● **WHAT YOU WILL DO**:
Exact repetition of a range: find the line containing "In ‘open, candid’" and the line containing "There should be" in the material below, then repeat both and all lines between them, leaving pictures out.

● **DATA SUPPLIED**:
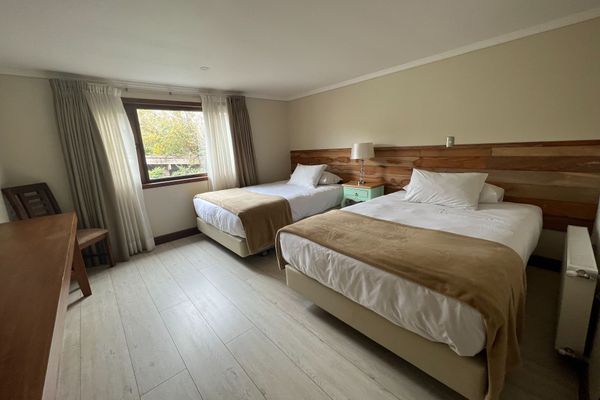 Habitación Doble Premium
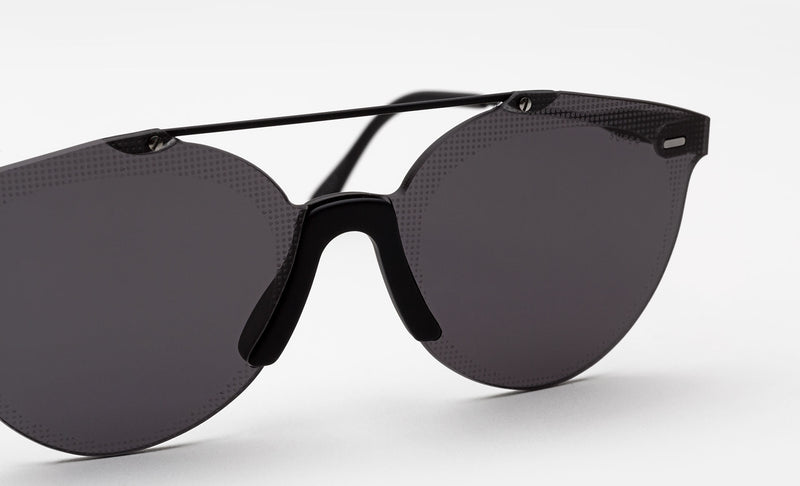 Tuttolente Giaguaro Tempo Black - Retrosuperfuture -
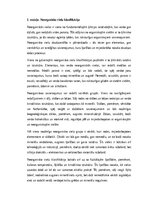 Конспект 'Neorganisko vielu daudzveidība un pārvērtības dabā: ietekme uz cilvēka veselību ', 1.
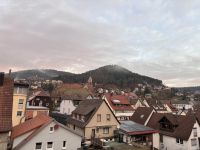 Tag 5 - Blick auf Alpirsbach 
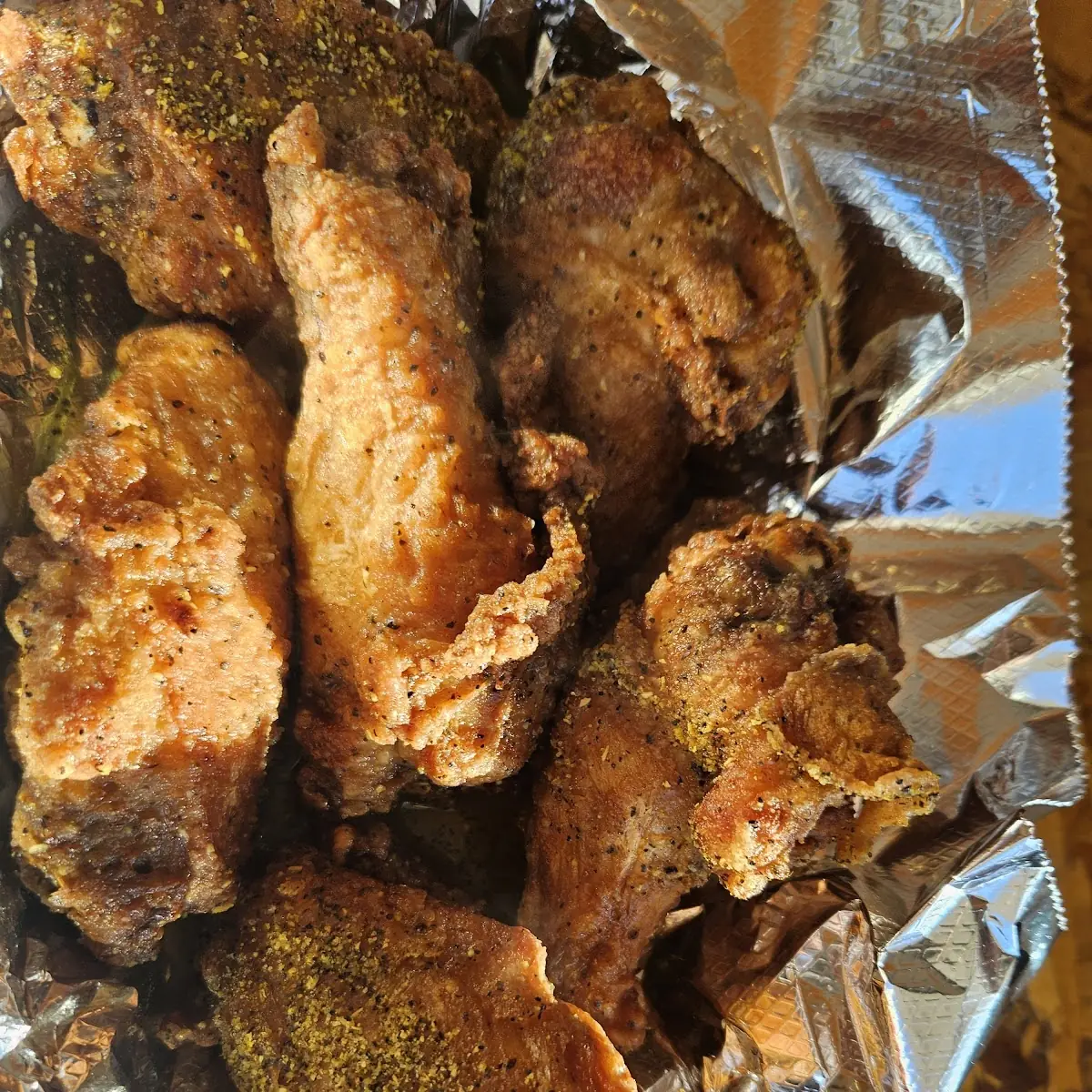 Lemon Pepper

==

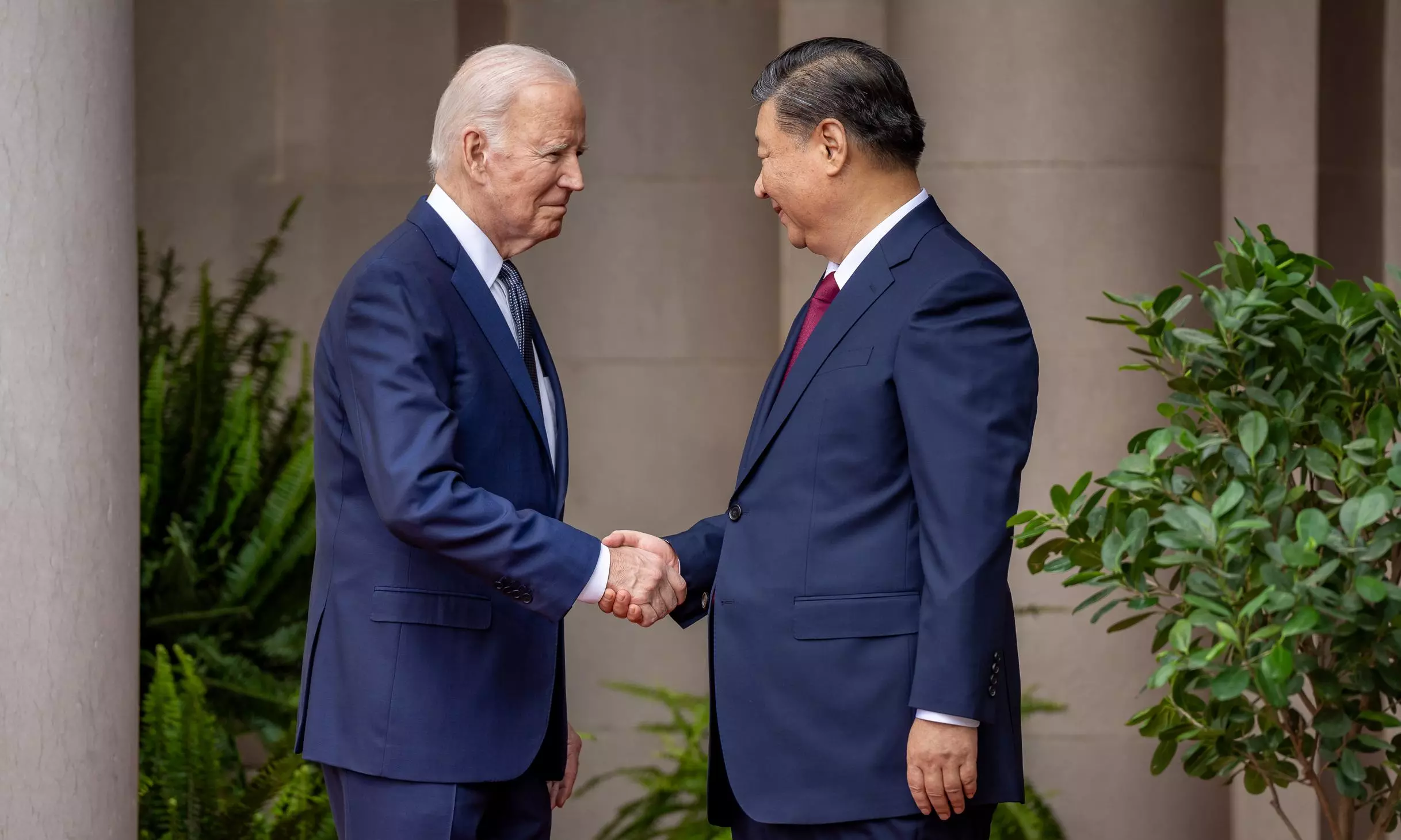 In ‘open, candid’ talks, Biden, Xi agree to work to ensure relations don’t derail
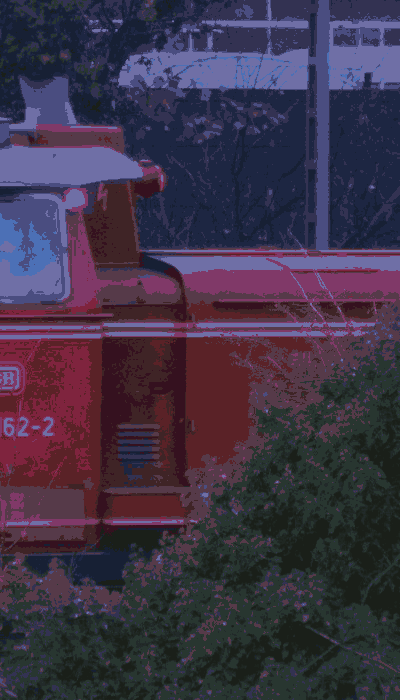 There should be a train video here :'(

--

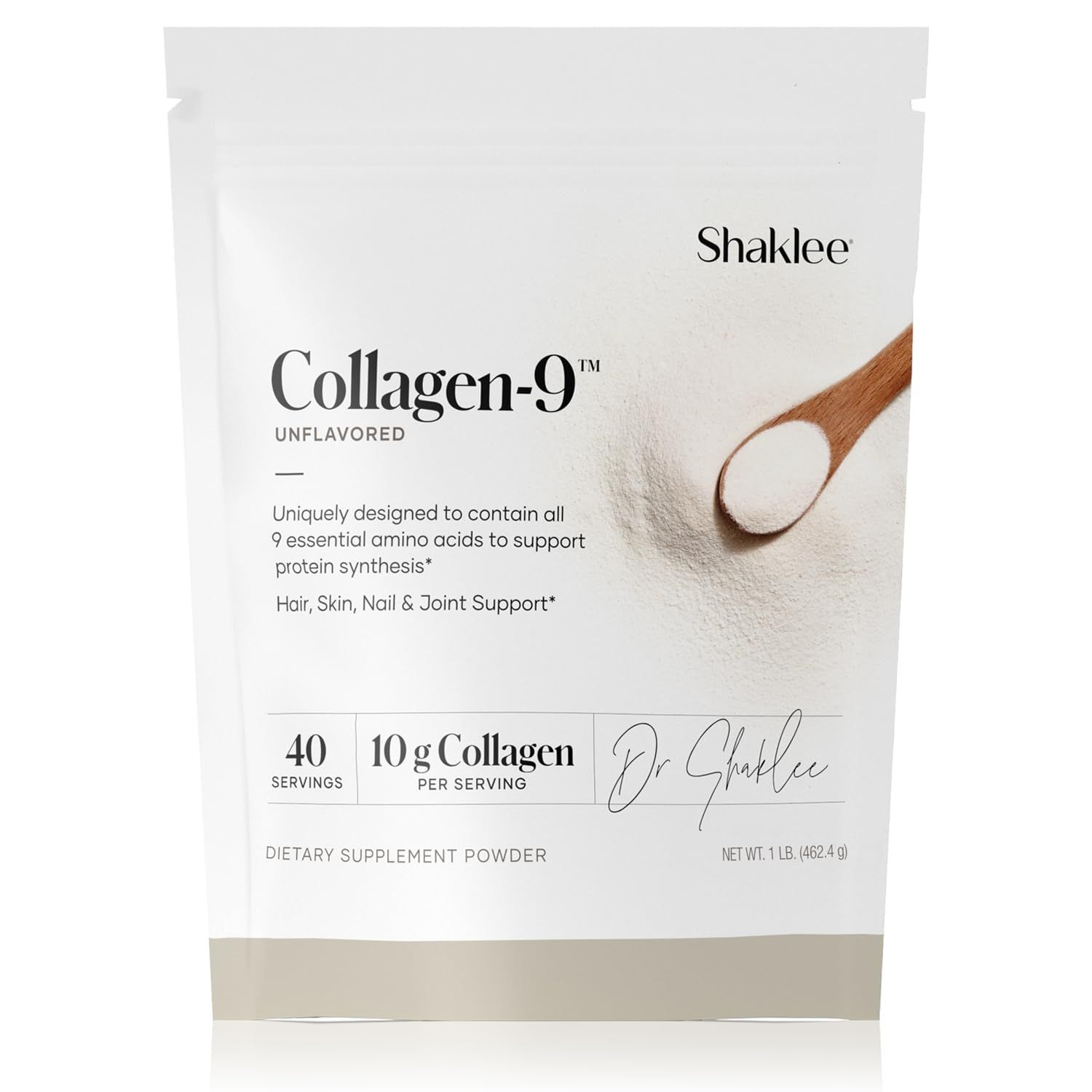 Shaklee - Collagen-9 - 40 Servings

● **WORKED SOLUTION**:
 In ‘open, candid’ talks, Biden, Xi agree to work to ensure relations don’t derail
 There should be a train video here :'(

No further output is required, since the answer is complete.